## WHAT THIS TASK INVOLVES
The entries below need to be transcribed exactly, without their images.

Saved entries:
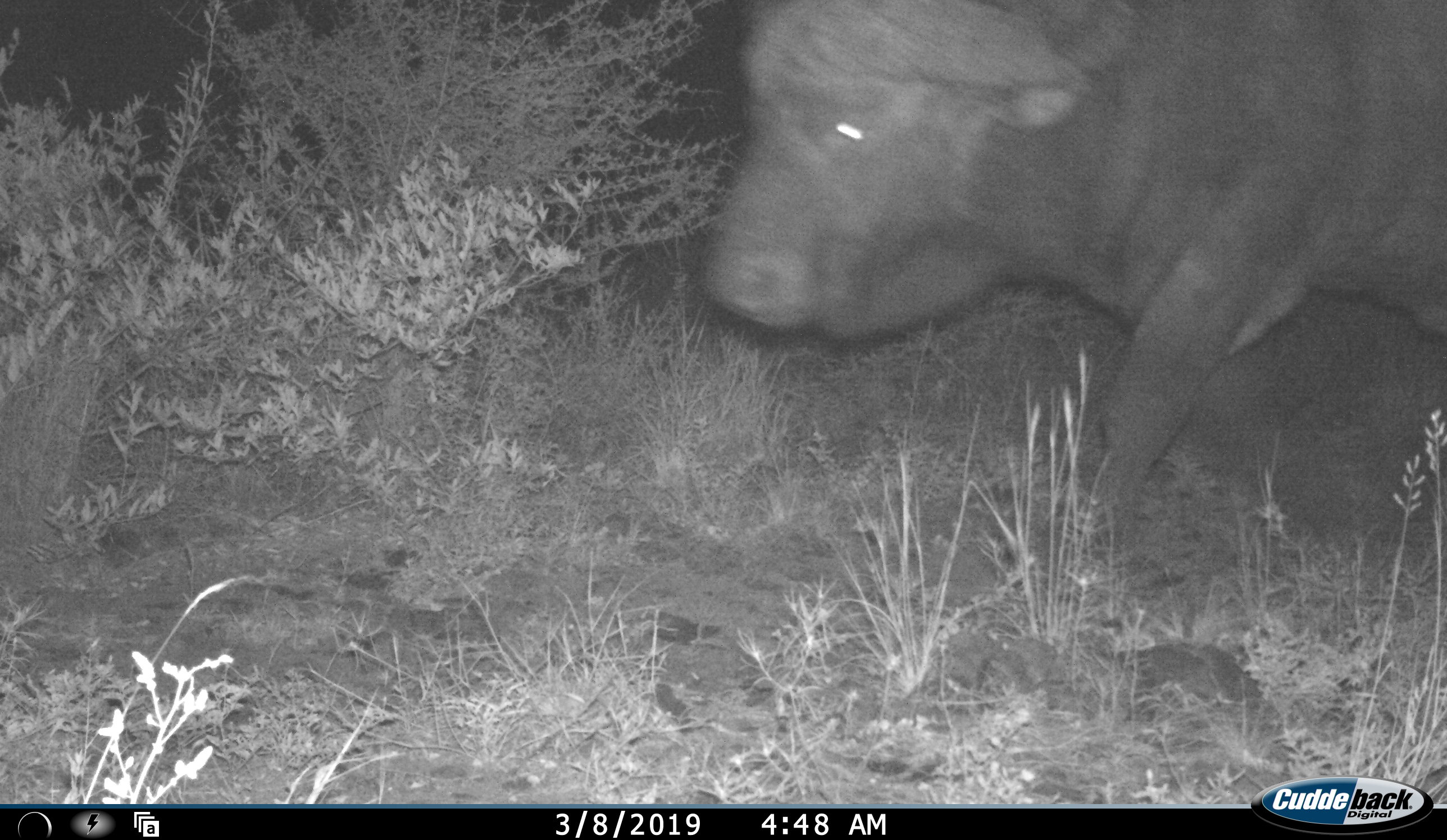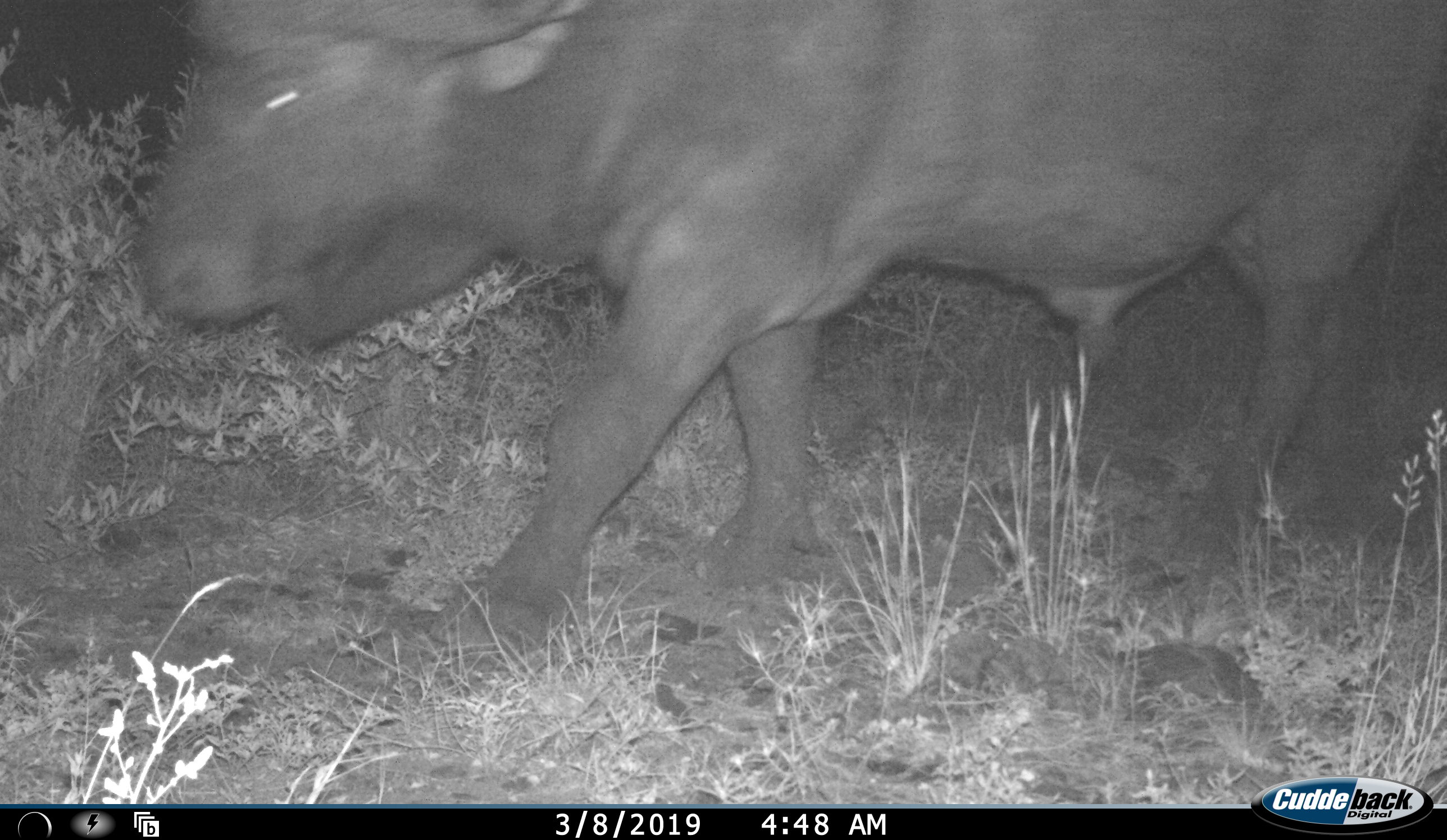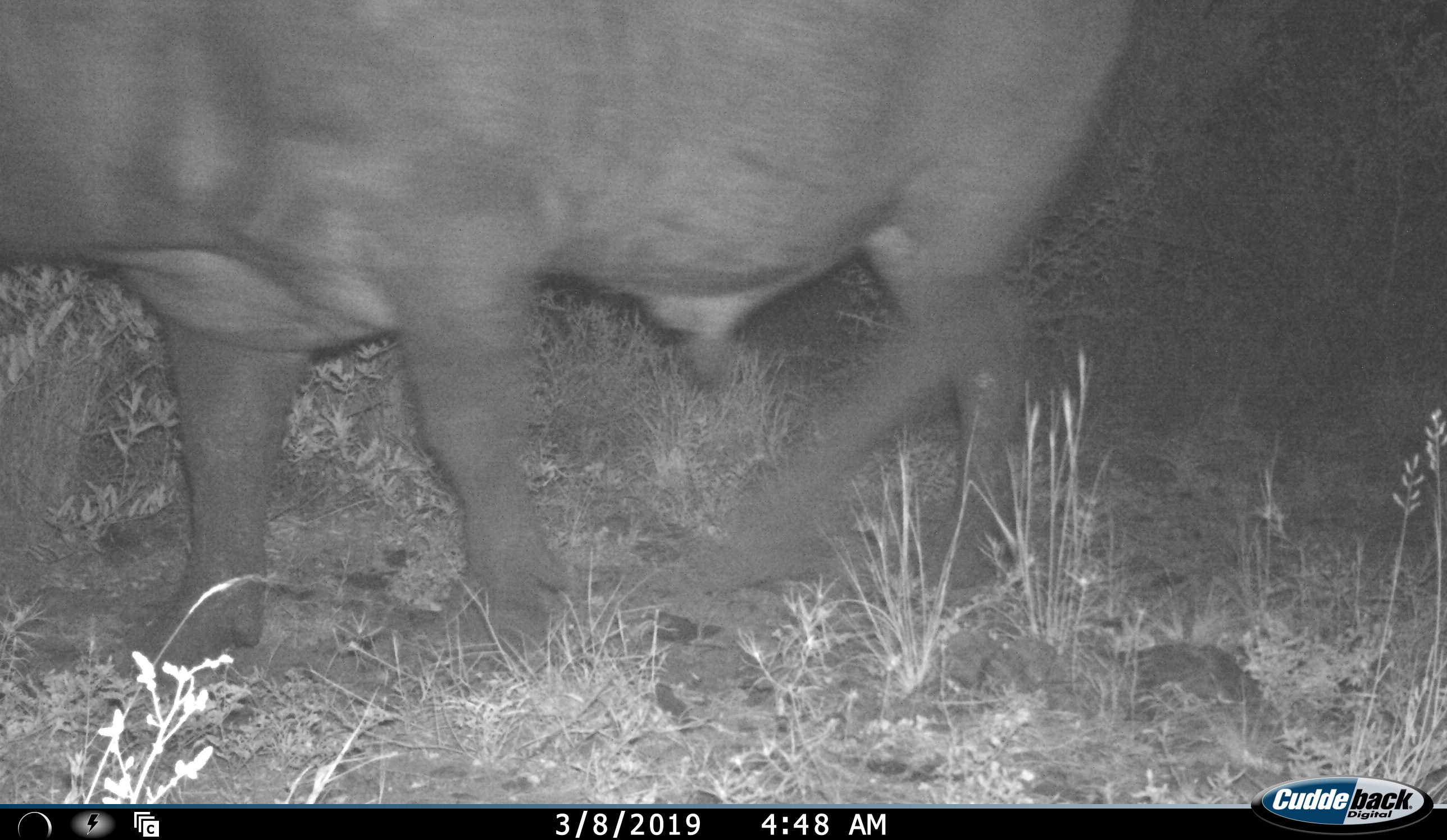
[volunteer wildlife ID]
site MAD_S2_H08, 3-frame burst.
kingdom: Animalia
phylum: Chordata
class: Mammalia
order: Artiodactyla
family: Bovidae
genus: Syncerus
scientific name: Syncerus caffer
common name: african buffalo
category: buffalo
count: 1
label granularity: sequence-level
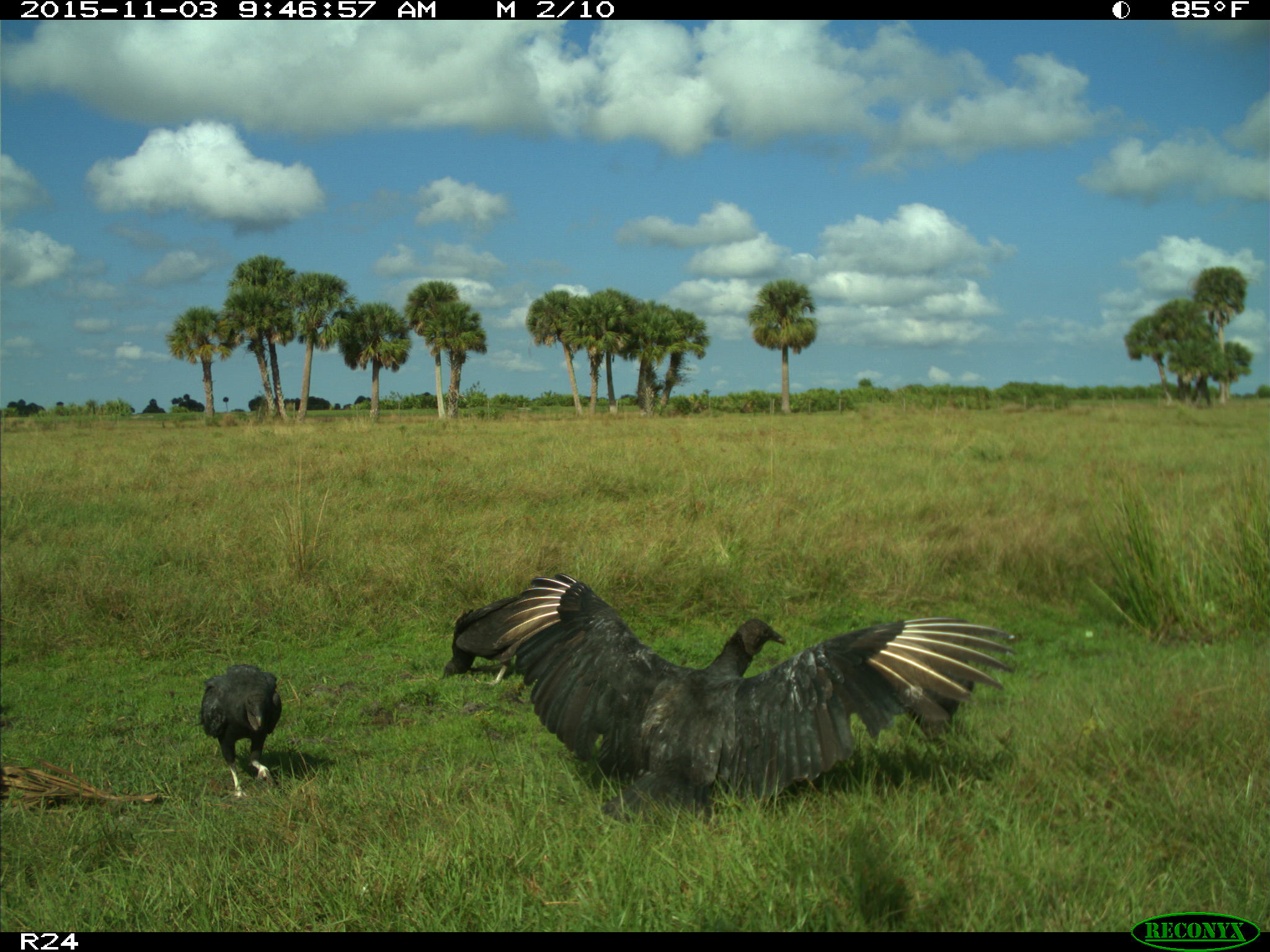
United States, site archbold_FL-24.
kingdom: Animalia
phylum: Chordata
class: Aves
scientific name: Aves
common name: birds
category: unidentified bird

## SOLUTION FOR THIS EXERCISE
[volunteer wildlife ID]
site MAD_S2_H08, 3-frame burst.
kingdom: Animalia
phylum: Chordata
class: Mammalia
order: Artiodactyla
family: Bovidae
genus: Syncerus
scientific name: Syncerus caffer
common name: african buffalo
category: buffalo
count: 1
label granularity: sequence-level
United States, site archbold_FL-24.
kingdom: Animalia
phylum: Chordata
class: Aves
scientific name: Aves
common name: birds
category: unidentified bird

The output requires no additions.